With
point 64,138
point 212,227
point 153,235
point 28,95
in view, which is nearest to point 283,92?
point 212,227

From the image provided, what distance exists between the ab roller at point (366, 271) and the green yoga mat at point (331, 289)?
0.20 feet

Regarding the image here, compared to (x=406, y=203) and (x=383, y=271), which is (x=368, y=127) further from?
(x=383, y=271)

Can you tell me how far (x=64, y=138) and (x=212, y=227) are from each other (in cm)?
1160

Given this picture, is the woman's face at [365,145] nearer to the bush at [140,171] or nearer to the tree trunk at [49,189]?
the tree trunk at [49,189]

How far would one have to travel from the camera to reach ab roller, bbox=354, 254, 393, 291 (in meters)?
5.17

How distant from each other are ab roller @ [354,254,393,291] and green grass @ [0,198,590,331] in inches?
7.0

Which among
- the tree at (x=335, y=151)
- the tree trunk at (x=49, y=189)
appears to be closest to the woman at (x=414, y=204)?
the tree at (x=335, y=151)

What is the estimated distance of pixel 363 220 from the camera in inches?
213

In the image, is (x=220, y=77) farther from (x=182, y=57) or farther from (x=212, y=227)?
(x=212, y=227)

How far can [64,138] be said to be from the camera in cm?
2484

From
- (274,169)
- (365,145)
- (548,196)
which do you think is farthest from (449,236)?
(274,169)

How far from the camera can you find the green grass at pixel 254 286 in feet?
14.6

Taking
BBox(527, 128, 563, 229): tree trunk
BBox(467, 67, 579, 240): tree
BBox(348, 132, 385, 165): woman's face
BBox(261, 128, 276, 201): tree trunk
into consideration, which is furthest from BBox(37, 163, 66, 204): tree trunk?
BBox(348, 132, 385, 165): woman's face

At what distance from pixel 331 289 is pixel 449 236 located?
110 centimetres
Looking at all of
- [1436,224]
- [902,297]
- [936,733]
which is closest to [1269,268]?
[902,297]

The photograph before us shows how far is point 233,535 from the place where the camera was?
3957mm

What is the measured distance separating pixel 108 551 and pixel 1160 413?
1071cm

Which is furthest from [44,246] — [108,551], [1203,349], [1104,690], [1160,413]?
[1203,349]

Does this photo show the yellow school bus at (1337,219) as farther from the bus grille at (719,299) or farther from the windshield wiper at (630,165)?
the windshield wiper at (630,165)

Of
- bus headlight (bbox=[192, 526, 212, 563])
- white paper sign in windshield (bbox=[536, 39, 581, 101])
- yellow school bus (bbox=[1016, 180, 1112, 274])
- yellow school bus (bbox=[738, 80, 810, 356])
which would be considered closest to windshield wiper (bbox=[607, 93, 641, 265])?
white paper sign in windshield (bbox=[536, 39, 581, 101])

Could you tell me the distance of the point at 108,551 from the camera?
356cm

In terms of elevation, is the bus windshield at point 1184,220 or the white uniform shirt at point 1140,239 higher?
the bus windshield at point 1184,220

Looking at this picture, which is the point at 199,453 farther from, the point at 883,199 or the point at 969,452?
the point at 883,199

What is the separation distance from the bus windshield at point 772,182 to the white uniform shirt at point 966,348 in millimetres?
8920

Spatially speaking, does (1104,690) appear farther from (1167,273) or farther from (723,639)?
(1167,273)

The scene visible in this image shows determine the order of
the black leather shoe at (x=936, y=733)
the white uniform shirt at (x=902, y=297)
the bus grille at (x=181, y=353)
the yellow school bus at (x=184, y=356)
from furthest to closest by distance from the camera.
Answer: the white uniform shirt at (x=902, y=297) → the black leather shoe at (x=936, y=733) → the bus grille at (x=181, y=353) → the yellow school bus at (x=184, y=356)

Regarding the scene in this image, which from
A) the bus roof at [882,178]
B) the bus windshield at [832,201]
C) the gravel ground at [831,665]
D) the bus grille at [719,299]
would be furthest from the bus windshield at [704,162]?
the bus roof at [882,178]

===

◆ WHAT THE TASK ASKS:
Give the stretch of material from the line containing "The scene visible" through the end of the material as a two-column CSV headed request and answer. Put each text and its answer on one row, quote every field, and turn line breaks into spaces.

◆ OUTPUT:
request,answer
"The scene visible in this image shows determine the order of the black leather shoe at (x=936, y=733) the white uniform shirt at (x=902, y=297) the bus grille at (x=181, y=353) the yellow school bus at (x=184, y=356) from furthest to closest by distance from the camera. Answer:","the white uniform shirt at (x=902, y=297) → the black leather shoe at (x=936, y=733) → the bus grille at (x=181, y=353) → the yellow school bus at (x=184, y=356)"
"Regarding the scene in this image, which from A) the bus roof at [882,178] B) the bus windshield at [832,201] C) the gravel ground at [831,665] D) the bus grille at [719,299] would be furthest from the bus windshield at [704,162]?","the bus roof at [882,178]"